If you only need RDS for development/test review apps and don't care about exposing it publicly, see the Database section of the README for the simpler "public RDS + security-group allowlist" pattern. Don't run a production database that way.

Architecture

┌──────────────────────────────────────────────────────────────────────────────┐
│ Control Plane (CPLN) │
│ │
│ ┌──────────────┐ ┌──────────────────────┐ │
│ │ Workload │ ──────► │ Identity │ │
│ │ (rails app) │ │ networkResources: │ │
│ │ │ │ - name: db-primary │ │
│ │ DATABASE_URL│ │ FQDN: db.rds… │ │
│ │ = postgres:// │ resolverIP: │ │
│ │ user:pwd@ │ 10.0.0.2 │ │
│ │ db.rds…:5432/myapp │ ports: [5432] │ │
│ │ │ agentLink: │ │
│ │ │ //agent/vpc1 │ │
│ └──────────────┘ └──────────┬───────────┘ │
│ │ │
│ Wormhole (encrypted) │
└───────────────────────────────────────┼──────────────────────────────────────┘
│ outbound TLS, agent-initiated
┌───────────────────────────────────────▼──────────────────────────────────────┐
│ Your AWS VPC (e.g. us-east-2) │
│ │
│ ┌─────────────────────────────────┐ ┌─────────────────────────┐ │
│ │ Auto Scaling Group (Agents) │ ────► │ RDS / Aurora cluster │ │
│ │ - 2× EC2 (t3.medium+ prod) │ 5432 │ private subnets only │ │
│ │ - Ubuntu 24.04 LTS │ │ SG: allow from agent │ │
│ │ - SG: egress to RDS SG:5432 │ │ SG only │ │
│ └─────────────────────────────────┘ └─────────────────────────┘ │
└──────────────────────────────────────────────────────────────────────────────┘

Key properties:

  • The Agent dials out to CPLN over TLS. No inbound from CPLN to your VPC is required, so RDS stays fully private.
  • Traffic through the wormhole is encrypted in transit — the agent uses WireGuard for the tunnel between your VPC and CPLN.
  • The workload reaches the resource through the wormhole. For a TLS database like RDS/Aurora, connect by the cluster's FQDN (the real endpoint) so the certificate matches; CPLN routes that FQDN through the agent because it's declared in networkResources. The short name is the resource's identifier — usable as the host only for non-TLS targets.
  • The Agent is org-scoped — one agent can serve workloads in any GVC in the org.
  • The Identity (and its networkResources) is GVC-scoped — an org with staging and production GVCs needs the same networkResources declared in each GVC's identity, but can share a single agent.

Prerequisites

  • An AWS account with:
    • A VPC with at least one private subnet for RDS and at least one subnet with outbound internet access for the agent ASG (the agent needs to reach CPLN; this is typically a public subnet or a private subnet behind a NAT gateway).
    • An RDS or Aurora cluster in the private subnets, with a security group you can edit.
    • IAM permissions to create launch templates, ASGs, and security groups.
  • A Control Plane org where you have the agent.create, identity.edit, and workload.edit permissions.
  • cpln CLI installed and authenticated against the target org.

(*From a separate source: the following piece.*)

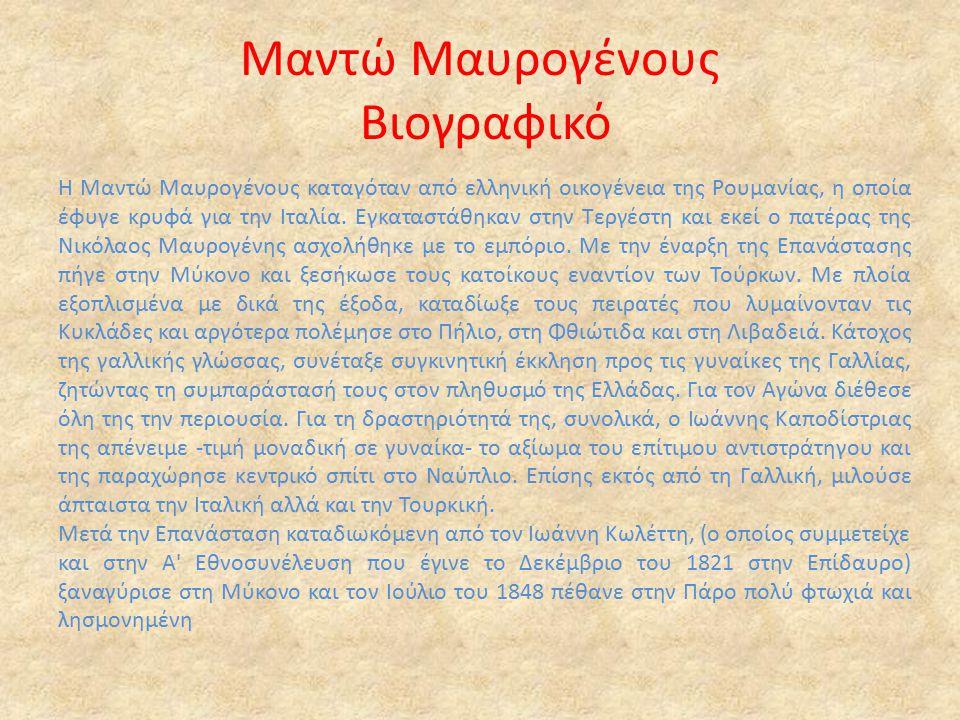 Μαντώ Μαυρογένους Βιογραφικό Η Μαντώ Μαυρογένους καταγόταν από ελληνική οικογένεια της Ρουμανίας, η οποία έφυγε κρυφά για την Ιταλία.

Step 1 — Create the Agent and AWS user-data script

The CPLN UI first generates a bootstrap config for the agent, then uses that config to generate the cloud-provider script. For AWS, the EC2 Launch Template needs the generated Userdata Script — not the raw bootstrap config JSON.

  1. In the CPLN UI, go to AgentsNew.
  2. Give it a stable name (e.g. aws-us-east-2-prod). The org-scoped link will be //agent/aws-us-east-2-prod.
  3. Pick AWS as the platform.
  4. Click Create, then save the bootstrap config JSON manually or with Download Config File. Treat this like a secret. It is not retrievable after you close the modal — if you lose it, delete the agent and recreate it.
  5. Click Next and copy or download the AWS Userdata Script. This is the script you paste into the EC2 Launch Template in step 2.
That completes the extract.